Drafting Legislative Counsel Digests
The Legislative Counsel’s Digest summarizes the effects of the proposed bill on current law
By Chris Micheli, January 26, 2023 9:18 am
The purpose of the Legislative Counsel’s Digest, according to the Office of Legislative Counsel, is to summarize the effect of the proposed bill on current law. It is obviously prepared by the Office of Legislative Counsel and provides a brief summary of the changes the proposed bill would make to current law. The Digest is found in the beginning of each bill.
The following is an example from a recently introduced bill in the 2023 Legislative Session:
LEGISLATIVE COUNSEL’S DIGEST
SB 71, as introduced, Umberg. Jurisdiction: small claims and limited civil case.
Existing law provides that the small claims court has jurisdiction over actions seeking certain forms of relief, including money damages in specified amounts and claims brought by natural persons, not exceeding $10,000, except as specified. Existing law requires an action or special proceeding to be treated as a limited civil case if certain conditions exist, including, among others, that the amount in controversy does not exceed $25,000.
This bill would increase the small claims court jurisdiction over actions brought by a natural person, if the amount does not exceed $25,000, except as specified, and would also increase the amount in controversy permitted in other specified actions within the jurisdiction of the small claims court. The bill would increase the limit on the amount in controversy for an action or special proceeding to be treated as a limited civil case to $100,000. The bill would also make technical, nonsubstantive changes to these provisions and make conforming changes.

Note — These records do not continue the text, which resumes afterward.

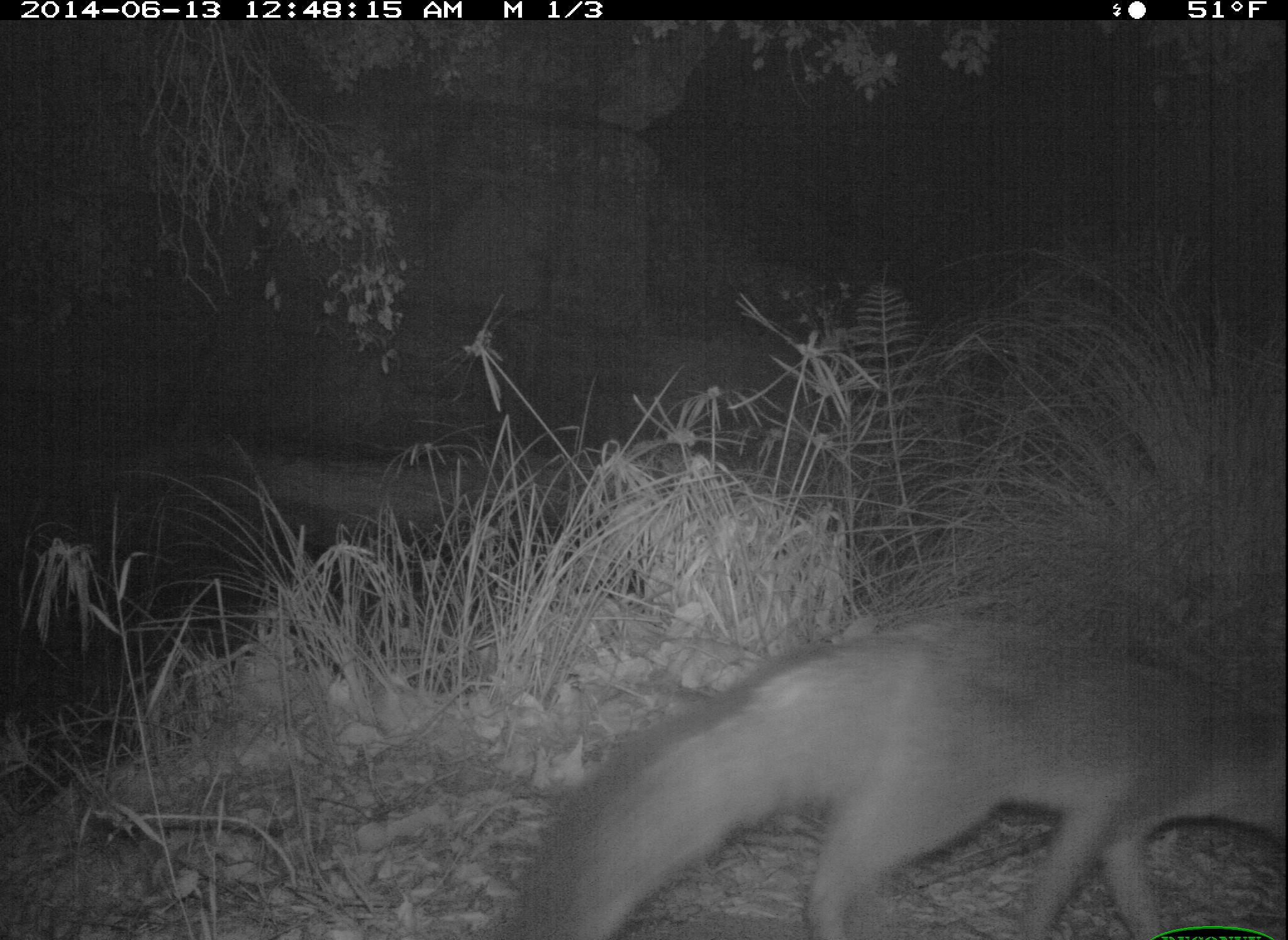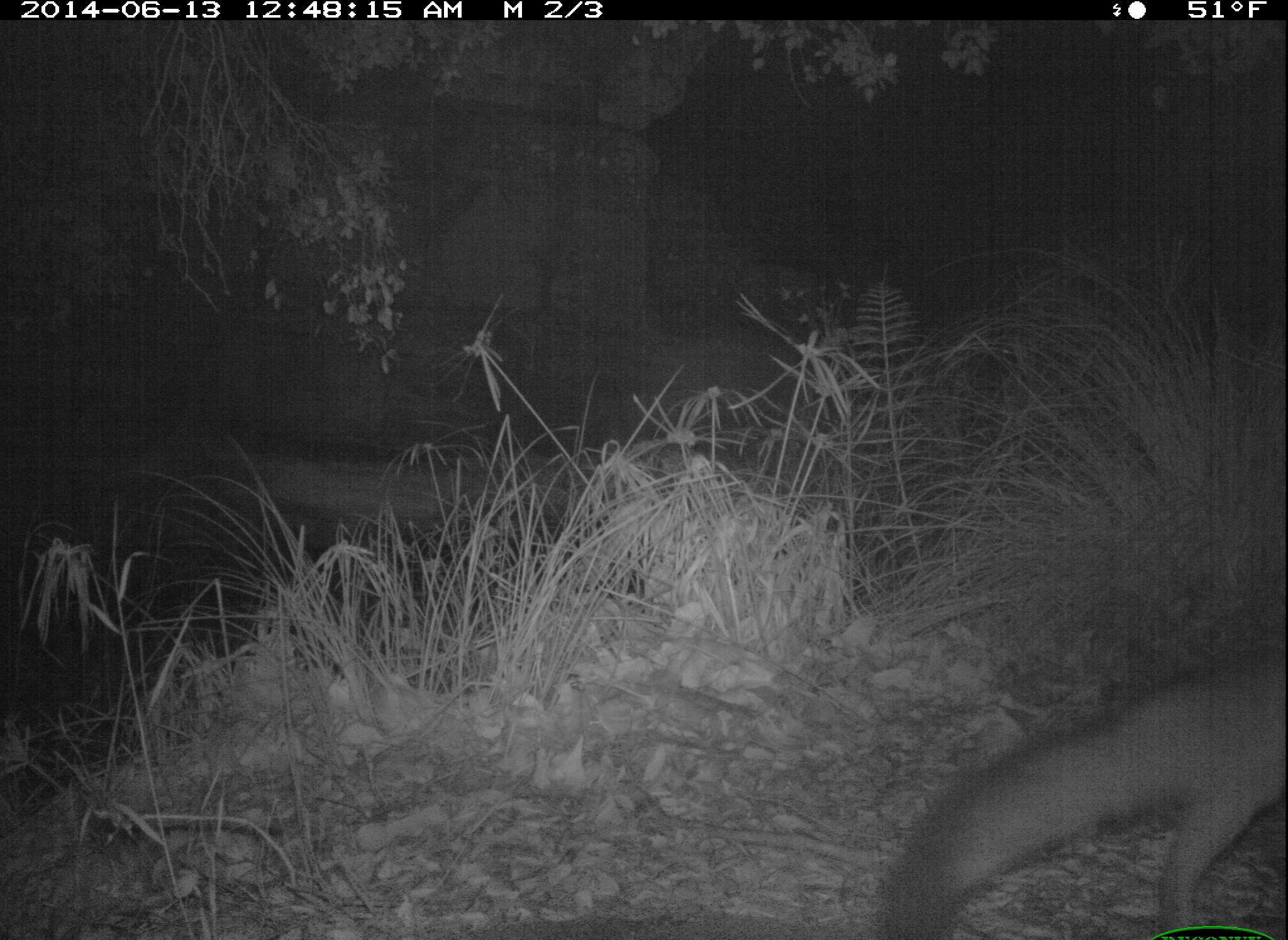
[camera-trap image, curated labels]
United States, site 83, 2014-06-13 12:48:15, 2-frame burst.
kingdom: Animalia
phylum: Chordata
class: Mammalia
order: Carnivora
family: Canidae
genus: Urocyon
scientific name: Urocyon cinereoargenteus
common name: gray fox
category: fox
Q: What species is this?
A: Fox (gray fox) (Urocyon cinereoargenteus).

Vote: majority Appropriation: no Fiscal Committee: yes Local Program: no
As a reader can see, the first item in the Digest is the subject line, which includes the bill number, whether it is the introduced or an amended version, the lead author’s name, and the subject of the bill.
Second is the summary of existing law (which always begins: “Existing law provides….”), following in the next paragraph with the summary of what the bill does to current law (which always begins: “This bill would…”).

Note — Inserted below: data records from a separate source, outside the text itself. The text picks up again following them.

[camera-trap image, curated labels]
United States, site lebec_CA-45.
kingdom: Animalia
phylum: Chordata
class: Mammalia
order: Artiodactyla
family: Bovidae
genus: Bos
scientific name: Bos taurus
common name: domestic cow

Third are the four Digest Keys, which set forth the vote requirements, whether the bill contains an appropriation, whether the bill is to be rereferred to the fiscal committee, and whether the bill imposes a state-mandated local program.
In terms of the explanation of current law and the bill’s proposed changes to existing law, all of those provisions are written by the drafting attorney at the Office of Legislative Counsel who handles the bill. And, these two summaries (of existing law and what the bill proposes to do) are based upon current statutes and the bill language.
In other words, the Legislative Counsel drafting attorney basically has the citations, if you will, to existing law and the bill’s provisions to justify each of the statements found in the Digest to ensure its accuracy.